**EXERCISE DESCRIPTION**
In the records below, find the line containing "2.β. Δουλεύοντας με" and the line containing "11+ Maths and". Give again exactly those lines and every line between them, omitting the pictures.

===== DATA LISTING =====

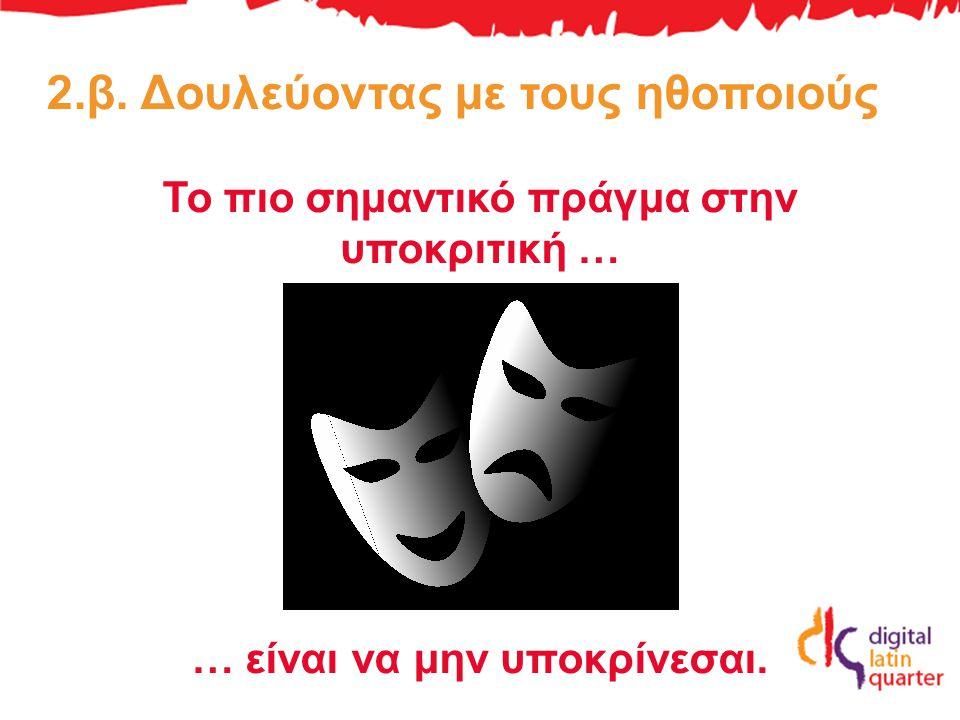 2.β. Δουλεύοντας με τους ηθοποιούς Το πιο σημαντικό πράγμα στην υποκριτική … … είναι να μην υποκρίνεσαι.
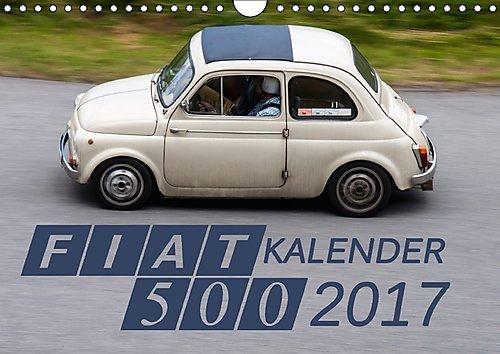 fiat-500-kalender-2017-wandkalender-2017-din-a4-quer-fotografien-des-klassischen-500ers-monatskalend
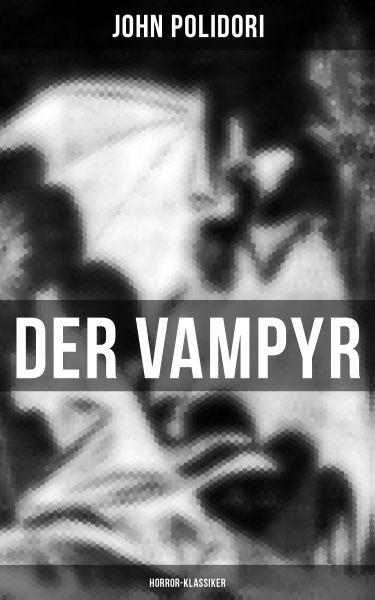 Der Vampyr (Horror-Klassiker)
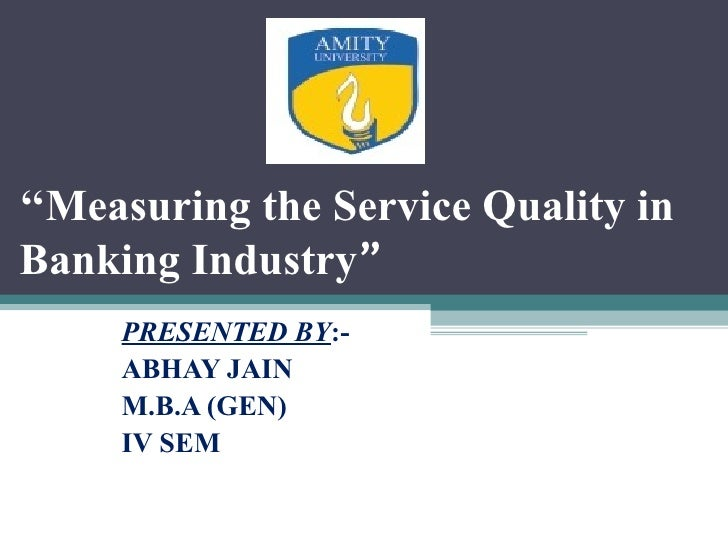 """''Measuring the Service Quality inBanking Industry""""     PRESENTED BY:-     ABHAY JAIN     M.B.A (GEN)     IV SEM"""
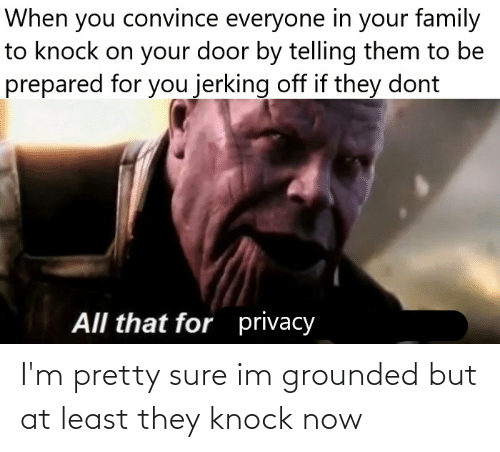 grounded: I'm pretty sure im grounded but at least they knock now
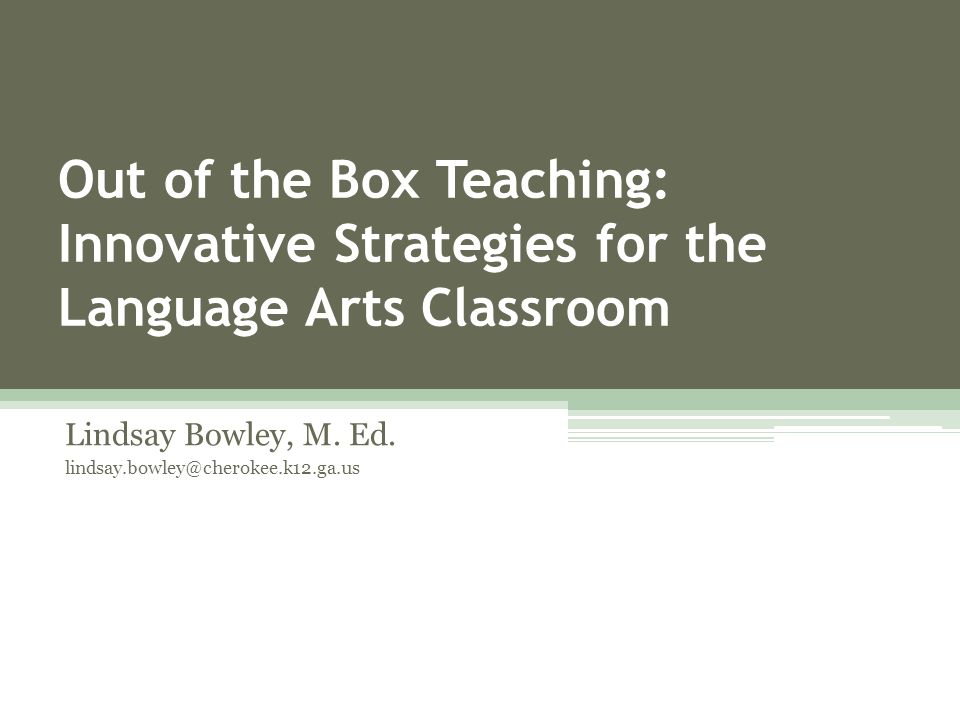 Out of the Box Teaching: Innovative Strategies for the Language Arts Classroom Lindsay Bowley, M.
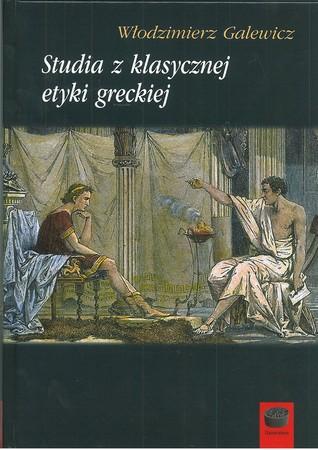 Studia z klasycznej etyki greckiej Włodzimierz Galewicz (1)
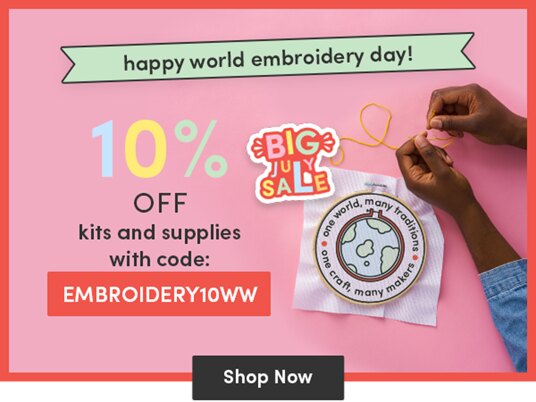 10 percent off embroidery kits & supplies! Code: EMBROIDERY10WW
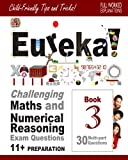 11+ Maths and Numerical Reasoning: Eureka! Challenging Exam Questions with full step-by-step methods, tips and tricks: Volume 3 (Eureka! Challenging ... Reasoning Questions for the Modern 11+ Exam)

=====
===== DATA LISTING =====

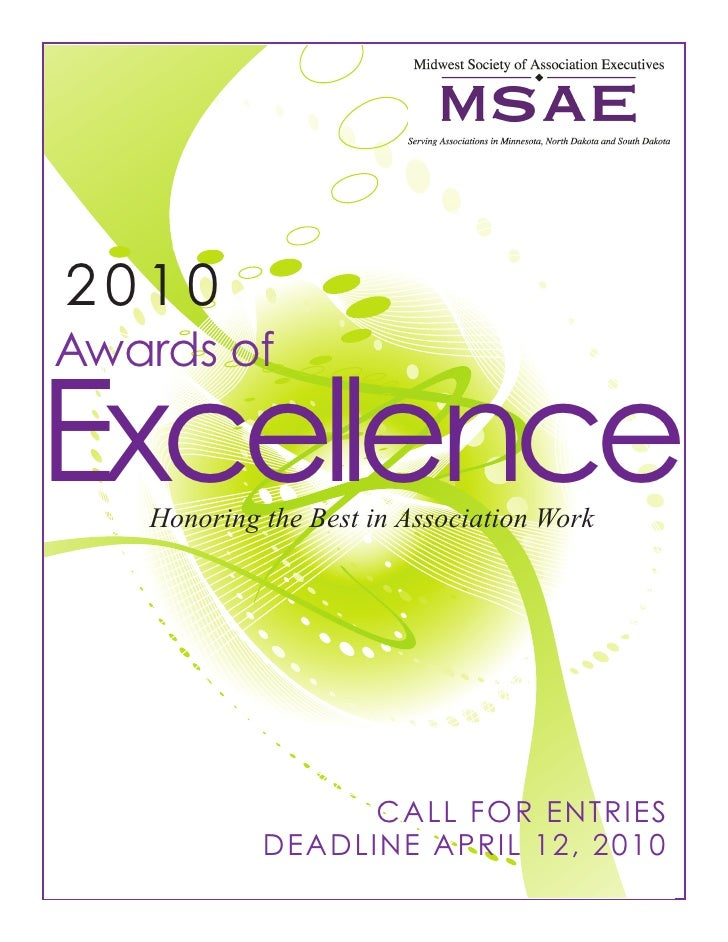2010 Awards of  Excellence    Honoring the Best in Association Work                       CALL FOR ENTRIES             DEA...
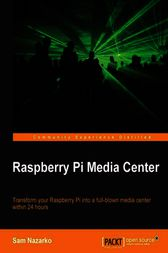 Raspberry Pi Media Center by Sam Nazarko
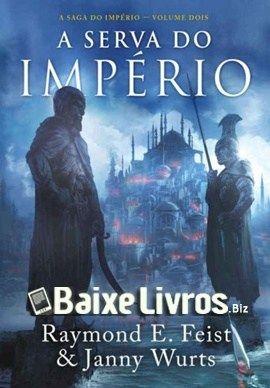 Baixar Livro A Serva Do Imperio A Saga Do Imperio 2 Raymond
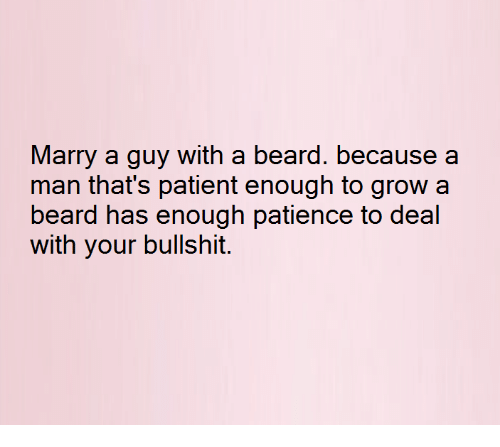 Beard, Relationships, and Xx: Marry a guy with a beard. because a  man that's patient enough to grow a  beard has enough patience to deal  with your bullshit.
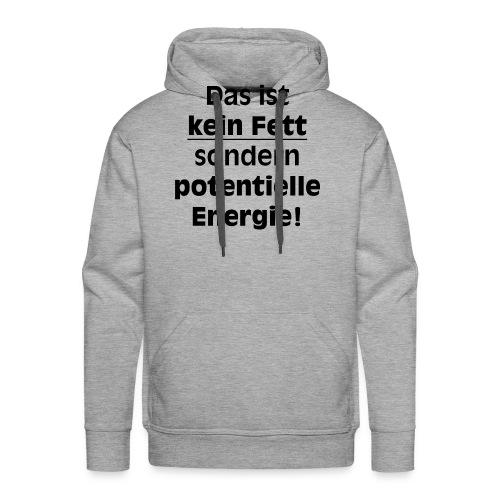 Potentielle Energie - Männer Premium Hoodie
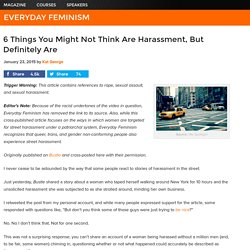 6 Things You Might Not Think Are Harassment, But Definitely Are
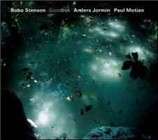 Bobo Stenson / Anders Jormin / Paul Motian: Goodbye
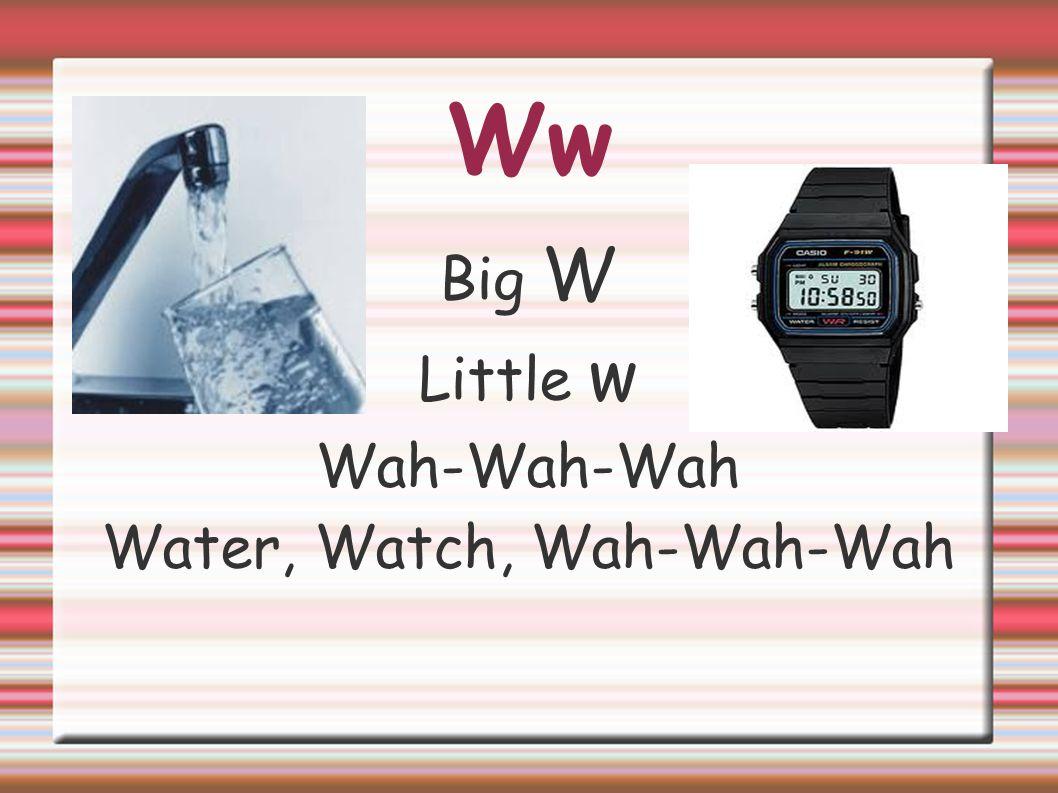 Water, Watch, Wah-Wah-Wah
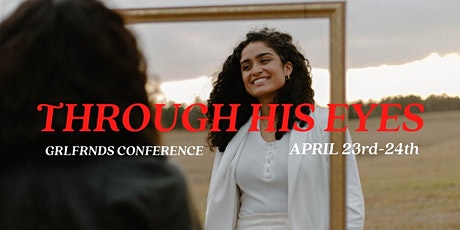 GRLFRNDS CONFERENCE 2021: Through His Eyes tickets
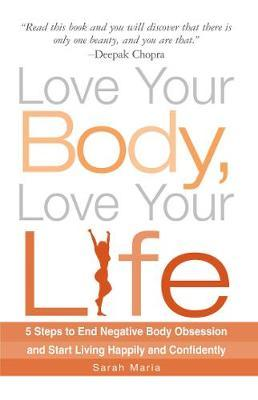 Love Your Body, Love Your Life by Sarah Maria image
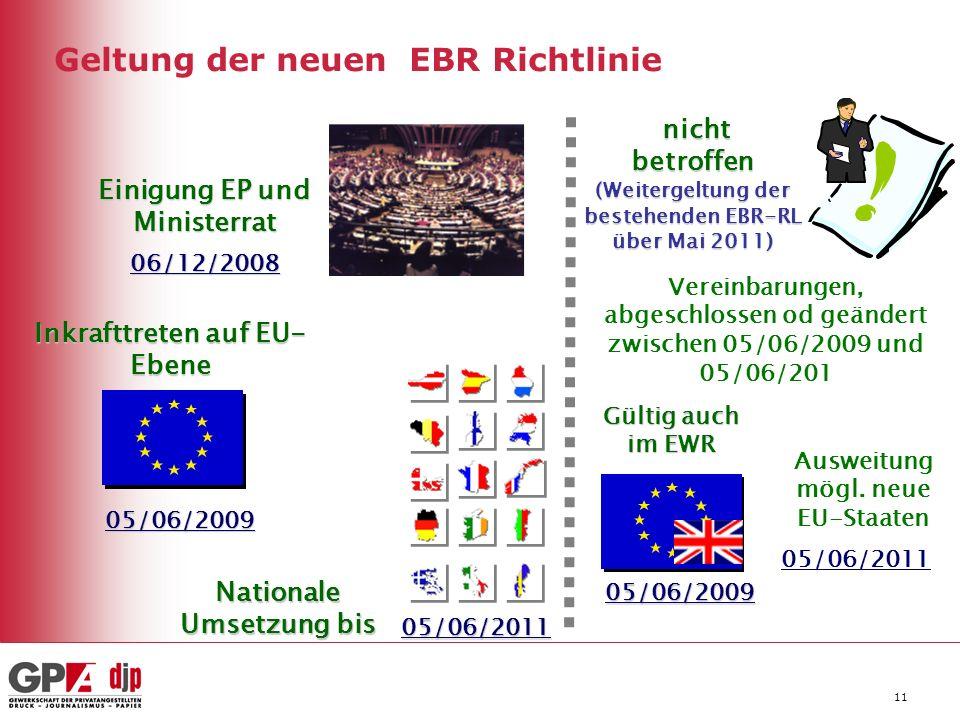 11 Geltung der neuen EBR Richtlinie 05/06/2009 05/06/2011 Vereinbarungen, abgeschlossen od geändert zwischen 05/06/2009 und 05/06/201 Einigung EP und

=====
===== DATA LISTING =====

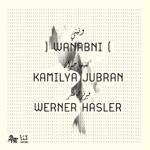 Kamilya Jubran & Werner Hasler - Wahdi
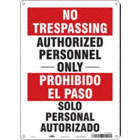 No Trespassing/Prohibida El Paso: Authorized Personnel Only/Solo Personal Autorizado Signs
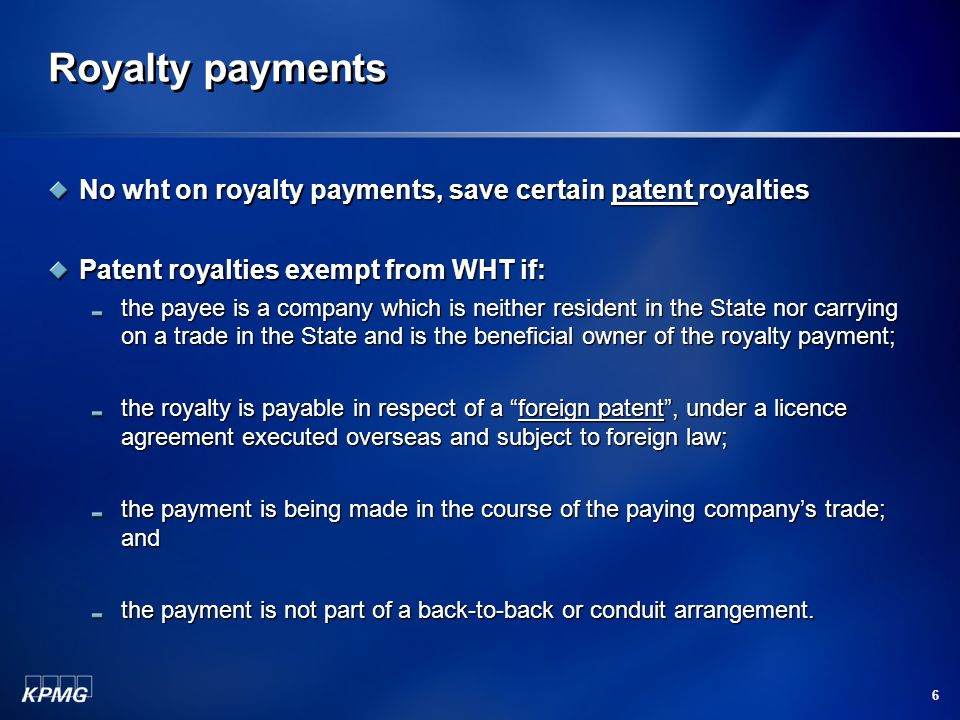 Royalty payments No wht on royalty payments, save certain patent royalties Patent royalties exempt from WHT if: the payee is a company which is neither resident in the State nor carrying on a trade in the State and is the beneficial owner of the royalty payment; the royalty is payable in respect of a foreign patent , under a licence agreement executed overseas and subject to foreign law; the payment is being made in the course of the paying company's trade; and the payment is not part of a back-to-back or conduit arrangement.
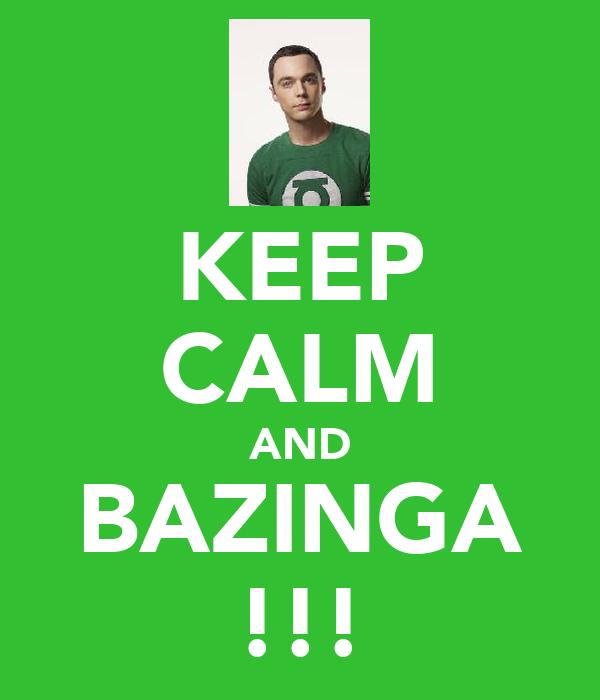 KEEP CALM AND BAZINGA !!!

=====

**SOLUTION**
 2.β. Δουλεύοντας με τους ηθοποιούς Το πιο σημαντικό πράγμα στην υποκριτική … … είναι να μην υποκρίνεσαι.
 fiat-500-kalender-2017-wandkalender-2017-din-a4-quer-fotografien-des-klassischen-500ers-monatskalend
 Der Vampyr (Horror-Klassiker)
 """''Measuring the Service Quality inBanking Industry""""     PRESENTED BY:-     ABHAY JAIN     M.B.A (GEN)     IV SEM"""
 grounded: I'm pretty sure im grounded but at least they knock now
 Out of the Box Teaching: Innovative Strategies for the Language Arts Classroom Lindsay Bowley, M.
 Studia z klasycznej etyki greckiej Włodzimierz Galewicz (1)
 10 percent off embroidery kits & supplies! Code: EMBROIDERY10WW
 11+ Maths and Numerical Reasoning: Eureka! Challenging Exam Questions with full step-by-step methods, tips and tricks: Volume 3 (Eureka! Challenging ... Reasoning Questions for the Modern 11+ Exam)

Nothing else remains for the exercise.